Europe seeks unity for crunch G20 meeting
Squabbles behind the scenes over protectionism may hinder efforts to present a united European front before American President Barack Obama's first trip to the continent for the meeting.Berlin -- Leaders from major European economic powers will seek Sunday to put recent disagreements behind them and forge a common position on the financial crisis ahead of April's key G20 summit in London.
But squabbles behind the scenes over protectionism may hinder efforts to present a united European front before American President Barack Obama's first trip to the continent for the April 2 meeting, analysts said.
As European members of the Group of 20 advanced and developing economies, the leaders of Britain, France, Italy and Spain will join the talks in Berlin hosted by German Chancellor Angela Merkel.
The European Union -- also a member of the G20 -- will be represented by European Commission President Jose Manuel Barroso. Dutch Prime Minister Jan Peter Balkenende and Eurogroup chairman Jean-Claude Juncker are also invited.
European Central Bank President Jean-Claude Trichet and Mirek Topolanek, prime minister of the Czech Republic, which currently holds the rotating EU presidency, complete the high-powered line-up.
Top of the agenda at the talks will be reforming global financial regulation and international economic institutions in the wake of the banking crisis that has plunged Europe into a deep recession.
Britain's Prime Minister Gordon Brown, who will chair the April meeting, set the tone Wednesday, calling for a "grand bargain" between world powers to deal with "a global problem that can only be solved with a global solution."
London's priorities for the April summit include kick-starting lending, renouncing protectionism, reforming global financial regulation and acting against tax havens, according to a preparatory report published Wednesday.
But behind what is likely to be a public face of unity in Berlin, leaders have voiced concern over French plans to lend carmakers billions of euros (dollars) on condition that they keep jobs and assembly lines in France.
French President Nicolas Sarkozy's plan is viewed by many in Europe as exactly the sort of protectionism that should be avoided.
Following a meeting with Merkel on Thursday, Barroso said: "If one country takes a decision that is harmful for another member country, it is not good," adding that this would "destroy jobs."
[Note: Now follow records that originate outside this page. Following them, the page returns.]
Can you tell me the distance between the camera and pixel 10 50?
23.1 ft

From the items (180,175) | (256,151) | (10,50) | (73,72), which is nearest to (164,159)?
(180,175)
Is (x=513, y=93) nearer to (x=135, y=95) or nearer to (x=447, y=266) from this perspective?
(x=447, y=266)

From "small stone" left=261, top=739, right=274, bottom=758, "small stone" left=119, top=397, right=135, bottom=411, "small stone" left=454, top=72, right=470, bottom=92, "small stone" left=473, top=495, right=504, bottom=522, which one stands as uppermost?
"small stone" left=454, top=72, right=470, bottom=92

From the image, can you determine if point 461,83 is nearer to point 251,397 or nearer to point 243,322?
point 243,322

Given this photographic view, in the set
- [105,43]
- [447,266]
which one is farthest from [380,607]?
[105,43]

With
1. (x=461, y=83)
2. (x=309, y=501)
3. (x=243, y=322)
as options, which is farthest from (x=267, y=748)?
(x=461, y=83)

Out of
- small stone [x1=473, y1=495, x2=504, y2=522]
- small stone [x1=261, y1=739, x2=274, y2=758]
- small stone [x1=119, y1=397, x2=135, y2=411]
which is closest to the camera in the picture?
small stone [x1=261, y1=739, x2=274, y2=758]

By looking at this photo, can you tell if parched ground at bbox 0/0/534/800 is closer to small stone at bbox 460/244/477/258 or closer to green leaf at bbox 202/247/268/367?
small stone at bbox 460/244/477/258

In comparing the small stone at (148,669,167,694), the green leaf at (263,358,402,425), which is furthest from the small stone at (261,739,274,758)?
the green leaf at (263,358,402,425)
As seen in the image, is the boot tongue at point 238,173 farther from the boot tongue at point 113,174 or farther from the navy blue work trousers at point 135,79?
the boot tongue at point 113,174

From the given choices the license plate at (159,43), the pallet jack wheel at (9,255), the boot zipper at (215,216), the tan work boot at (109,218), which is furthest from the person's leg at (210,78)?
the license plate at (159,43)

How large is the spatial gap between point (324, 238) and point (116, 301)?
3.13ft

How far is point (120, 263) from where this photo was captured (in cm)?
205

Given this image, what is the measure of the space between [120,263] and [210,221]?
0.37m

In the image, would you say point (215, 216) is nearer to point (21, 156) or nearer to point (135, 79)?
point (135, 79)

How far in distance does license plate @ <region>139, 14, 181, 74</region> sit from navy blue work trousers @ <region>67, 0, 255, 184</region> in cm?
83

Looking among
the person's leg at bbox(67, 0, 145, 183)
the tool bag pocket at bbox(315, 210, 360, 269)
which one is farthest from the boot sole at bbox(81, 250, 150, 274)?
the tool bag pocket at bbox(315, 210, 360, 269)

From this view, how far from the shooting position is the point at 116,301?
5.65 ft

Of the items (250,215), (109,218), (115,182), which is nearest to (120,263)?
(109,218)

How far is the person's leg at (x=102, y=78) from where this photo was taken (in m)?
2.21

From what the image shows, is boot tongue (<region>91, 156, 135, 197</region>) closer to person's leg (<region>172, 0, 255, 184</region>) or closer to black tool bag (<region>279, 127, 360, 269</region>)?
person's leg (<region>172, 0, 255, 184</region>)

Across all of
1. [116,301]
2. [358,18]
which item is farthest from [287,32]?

He also said that Europeans would aim to make clear on Sunday that "protectionism is not the answer to the crisis ... protectionism will only make the crisis worse."
Topolanek took a swipe at Sarkozy's plan on Tuesday, saying: "Europe is facing protectionism, populism, a lack of solidarity, finger pointing, punishing the innocent and rewarding the unnecessary."
Aurelio Maccario, chief euro zone economist at Italian bank UniCredit, said the French plan is likely to cause tensions at the meeting.
"I heard and I read that behind closed doors, discussions are very, very, very lively," he told AFP.
In public, however, leaders are poised to repeat a commitment to avoid resorting to protectionism as a response to the world financial crisis.
They may also discuss Obama's 787-billion-dollar stimulus plan to jump-start the American economy, which has raised fears in some quarters over protectionism.
Politically, the gathering will also seek to draw a line under an apparent snub to Merkel, who was not invited to a similar preparatory meeting last December in London ahead of an EU summit.
In addition, Sarkozy and Topolanek will hold a bilateral meeting in a bid to lay to rest rumours that the two do not see eye-to-eye.
"I am ... personally looking forward to speaking to Nicolas," Topolanek said on Wednesday. "I hope that our meeting will put an end to media speculation that we have difficulty finding common ground."
In any case, European leaders will not be short of opportunities to chew the cud before the London talks as two EU summits are planned in Brussels in March.
Ahead of Sunday's meeting, German Finance Minister Peer Steinbrueck sought to play down expectations, warning: "We have to be careful with this quick succession of summits that we do not raise hopes that can not be fulfilled."
However, expectations appear to be low enough -- at least on the part of economists -- for Sunday's meeting.
"I expect basically nothing relevant," said UniCredit analyst Maccario.
"I don't think there will be concrete action," agreed Holger Schmieding, senior economist at Bank of America.